In the examples seen so far, traces are simply held in memory and discarded once the Python session ends. PyMC provides the means to store these traces on disk, load them back and add additional samples. Internally, this is implemented in what we call database backends. Each one of these backends is simply made of two classes: Database and Trace which all present a similar interface to users. At the moment, PyMC counts seven such backends: ram, no_trace, pickle, txt, sqlite, mysql and hdf5. In the following, we present the common interface to those backends and a description of each individual backend.
To recommended way to access data from an MCMC run, irrespective of the database backend, is to use the trace(name, chain=-1) method:
>>> M = MCMC(DisasterModel)
>>> M.sample(10)
>>> M.trace('e')[:]
array([ 2.28320992, 2.28320992, 2.28320992, 2.28320992, 2.28320992,
2.36982455, 2.36982455, 3.1669422 , 3.1669422 , 3.14499489])
M.trace('e') returns the Trace instance associated with the tallyable object e:
>>> M.trace('e')

____________________

• **WHAT IS ASKED**
A – Tally the lines of the records that contain the string "object", and reply with the number alone.
B – Carry the passage on PyMC database backends forward, starting right after its final line.

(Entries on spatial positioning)

____________________

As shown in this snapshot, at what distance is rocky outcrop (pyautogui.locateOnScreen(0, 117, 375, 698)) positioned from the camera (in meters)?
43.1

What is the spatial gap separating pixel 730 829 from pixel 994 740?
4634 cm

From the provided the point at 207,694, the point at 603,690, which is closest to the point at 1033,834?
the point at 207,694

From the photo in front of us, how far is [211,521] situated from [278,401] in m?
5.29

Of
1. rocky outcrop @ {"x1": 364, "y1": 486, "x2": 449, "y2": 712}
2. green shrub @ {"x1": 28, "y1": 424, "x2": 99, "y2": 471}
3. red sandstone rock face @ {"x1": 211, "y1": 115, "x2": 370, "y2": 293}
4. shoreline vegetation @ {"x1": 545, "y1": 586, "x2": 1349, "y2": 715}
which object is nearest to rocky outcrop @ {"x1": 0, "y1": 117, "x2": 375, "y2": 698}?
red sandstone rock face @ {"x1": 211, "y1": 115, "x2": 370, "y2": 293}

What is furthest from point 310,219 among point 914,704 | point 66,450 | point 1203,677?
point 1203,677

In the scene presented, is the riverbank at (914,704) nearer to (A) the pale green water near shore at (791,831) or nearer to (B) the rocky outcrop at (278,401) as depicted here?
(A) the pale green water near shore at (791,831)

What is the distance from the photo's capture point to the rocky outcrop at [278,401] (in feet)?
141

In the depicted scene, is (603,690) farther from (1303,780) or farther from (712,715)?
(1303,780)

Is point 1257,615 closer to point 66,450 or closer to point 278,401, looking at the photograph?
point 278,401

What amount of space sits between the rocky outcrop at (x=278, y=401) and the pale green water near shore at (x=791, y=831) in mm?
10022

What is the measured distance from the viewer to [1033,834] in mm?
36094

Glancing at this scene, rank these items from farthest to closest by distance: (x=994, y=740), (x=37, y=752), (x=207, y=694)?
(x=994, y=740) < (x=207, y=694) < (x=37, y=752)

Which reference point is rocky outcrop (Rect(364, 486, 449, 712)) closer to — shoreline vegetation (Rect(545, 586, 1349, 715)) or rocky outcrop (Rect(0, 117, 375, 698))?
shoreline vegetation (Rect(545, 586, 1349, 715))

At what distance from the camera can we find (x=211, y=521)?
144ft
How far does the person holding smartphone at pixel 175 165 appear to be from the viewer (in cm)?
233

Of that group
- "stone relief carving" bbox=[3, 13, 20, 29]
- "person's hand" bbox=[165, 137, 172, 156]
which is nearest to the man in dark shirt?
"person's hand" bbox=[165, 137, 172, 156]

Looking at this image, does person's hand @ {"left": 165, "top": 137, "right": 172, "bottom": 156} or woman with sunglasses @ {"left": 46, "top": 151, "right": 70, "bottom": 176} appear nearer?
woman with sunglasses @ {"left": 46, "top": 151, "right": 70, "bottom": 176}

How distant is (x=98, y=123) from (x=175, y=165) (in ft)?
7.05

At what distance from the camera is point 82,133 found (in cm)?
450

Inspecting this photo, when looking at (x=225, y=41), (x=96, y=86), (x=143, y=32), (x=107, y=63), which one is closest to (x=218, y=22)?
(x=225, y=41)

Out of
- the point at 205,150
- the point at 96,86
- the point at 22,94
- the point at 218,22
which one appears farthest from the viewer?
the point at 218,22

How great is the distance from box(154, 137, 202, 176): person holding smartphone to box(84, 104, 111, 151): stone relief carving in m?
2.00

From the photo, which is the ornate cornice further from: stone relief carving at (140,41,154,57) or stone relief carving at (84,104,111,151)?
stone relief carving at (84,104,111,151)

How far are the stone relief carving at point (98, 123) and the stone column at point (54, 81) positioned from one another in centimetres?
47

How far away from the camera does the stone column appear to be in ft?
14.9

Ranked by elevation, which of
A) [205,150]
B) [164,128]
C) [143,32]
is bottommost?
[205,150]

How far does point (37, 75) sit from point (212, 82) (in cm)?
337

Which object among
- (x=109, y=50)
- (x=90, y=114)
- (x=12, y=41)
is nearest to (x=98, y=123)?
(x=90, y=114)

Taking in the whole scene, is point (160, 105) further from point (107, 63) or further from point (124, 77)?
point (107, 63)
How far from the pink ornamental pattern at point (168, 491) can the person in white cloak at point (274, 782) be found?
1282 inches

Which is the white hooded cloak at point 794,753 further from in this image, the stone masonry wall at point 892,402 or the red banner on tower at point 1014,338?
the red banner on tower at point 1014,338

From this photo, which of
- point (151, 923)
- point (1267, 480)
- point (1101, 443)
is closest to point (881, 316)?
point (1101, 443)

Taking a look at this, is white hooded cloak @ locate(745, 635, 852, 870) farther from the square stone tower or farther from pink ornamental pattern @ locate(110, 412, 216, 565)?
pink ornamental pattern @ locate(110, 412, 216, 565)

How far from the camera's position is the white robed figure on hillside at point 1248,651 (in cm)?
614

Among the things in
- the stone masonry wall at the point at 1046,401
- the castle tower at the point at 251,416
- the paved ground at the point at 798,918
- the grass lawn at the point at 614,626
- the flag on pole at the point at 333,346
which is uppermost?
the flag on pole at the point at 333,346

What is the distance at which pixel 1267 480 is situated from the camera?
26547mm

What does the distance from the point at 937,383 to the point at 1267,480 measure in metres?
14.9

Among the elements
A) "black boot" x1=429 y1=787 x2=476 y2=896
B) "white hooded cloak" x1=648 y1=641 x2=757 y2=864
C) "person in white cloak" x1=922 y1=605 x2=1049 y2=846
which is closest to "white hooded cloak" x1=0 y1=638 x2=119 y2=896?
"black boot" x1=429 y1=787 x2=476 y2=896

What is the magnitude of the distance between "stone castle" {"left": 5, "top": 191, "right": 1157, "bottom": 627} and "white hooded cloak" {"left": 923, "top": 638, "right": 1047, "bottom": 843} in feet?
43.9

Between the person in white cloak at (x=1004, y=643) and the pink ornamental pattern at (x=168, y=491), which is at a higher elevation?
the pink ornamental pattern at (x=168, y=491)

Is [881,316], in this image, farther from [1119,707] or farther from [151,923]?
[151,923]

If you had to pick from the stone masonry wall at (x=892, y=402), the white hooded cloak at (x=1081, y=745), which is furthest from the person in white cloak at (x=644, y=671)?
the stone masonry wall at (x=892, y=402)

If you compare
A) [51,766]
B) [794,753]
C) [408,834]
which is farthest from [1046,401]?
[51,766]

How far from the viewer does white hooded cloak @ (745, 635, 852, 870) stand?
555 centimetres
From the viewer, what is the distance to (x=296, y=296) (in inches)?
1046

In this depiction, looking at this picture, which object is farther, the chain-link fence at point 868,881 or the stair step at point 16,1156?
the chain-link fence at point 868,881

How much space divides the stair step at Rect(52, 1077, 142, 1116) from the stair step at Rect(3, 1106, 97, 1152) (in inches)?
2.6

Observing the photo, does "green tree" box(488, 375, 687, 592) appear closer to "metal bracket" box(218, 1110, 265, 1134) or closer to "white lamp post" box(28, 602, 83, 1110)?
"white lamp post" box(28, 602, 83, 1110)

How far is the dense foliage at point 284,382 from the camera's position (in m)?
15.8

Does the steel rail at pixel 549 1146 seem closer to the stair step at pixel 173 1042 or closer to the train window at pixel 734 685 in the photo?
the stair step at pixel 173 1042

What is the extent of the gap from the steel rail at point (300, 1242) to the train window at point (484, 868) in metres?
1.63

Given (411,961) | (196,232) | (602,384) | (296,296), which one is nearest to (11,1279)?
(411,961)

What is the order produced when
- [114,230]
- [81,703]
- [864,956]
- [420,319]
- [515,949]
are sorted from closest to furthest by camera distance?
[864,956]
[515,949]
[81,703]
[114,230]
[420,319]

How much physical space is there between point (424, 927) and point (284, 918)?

____________________

• **THE ANSWERS**
A – 3

B –
<pymc.database.ram.Trace object at 0x7fa4877a8b50>
This Trace object from the ram backend has a __getitem__ method that is used to access the trace, just as with any other NumPy array. By default, trace returns the samples from the last chain (chain=-1), which in this case is equivalent to chain=0. To return the samples from all the chains, use chain=None:
>>> M.sample(5)
>>> M.trace('e', chain=None)[:]
array([ 2.28320992, 2.28320992, 2.28320992, 2.28320992, 2.28320992,
2.36982455, 2.36982455, 3.1669422 , 3.1669422 , 3.14499489,
3.14499489, 3.14499489, 3.14499489, 2.94672454, 3.10767686])
By default, the database backend selected by the MCMC sampler is the ram backend, which simply holds the data in RAM memory. Now, we will create a sampler that, instead, will write data to a pickle file:
>>> M = MCMC(DisasterModel, db='pickle', dbname='Disaster.pickle')
>>> M.db
<pymc.database.pickle.Database object at 0x7fa486623d90>
>>> M.sample(10)
>>> M.db.commit()
Note that in this particular case, no data is written to disk before the call to db.commit. The commit call creates a file named Disaster.pickle that contains the trace of each tallyable object as well as the final state of the sampler. This means that a user that forgets to call the commit method runs the risk of losing his data. Some backends write the data to disk continuously, so that not calling commit is less of an issue.
In general, however, it is recommended to always call the db.close method before closing the session. The close method first calls commit, and goes further in making sure that the database is in a safe state. Once close has been called, further call to sample will likely fail, at least for some backends.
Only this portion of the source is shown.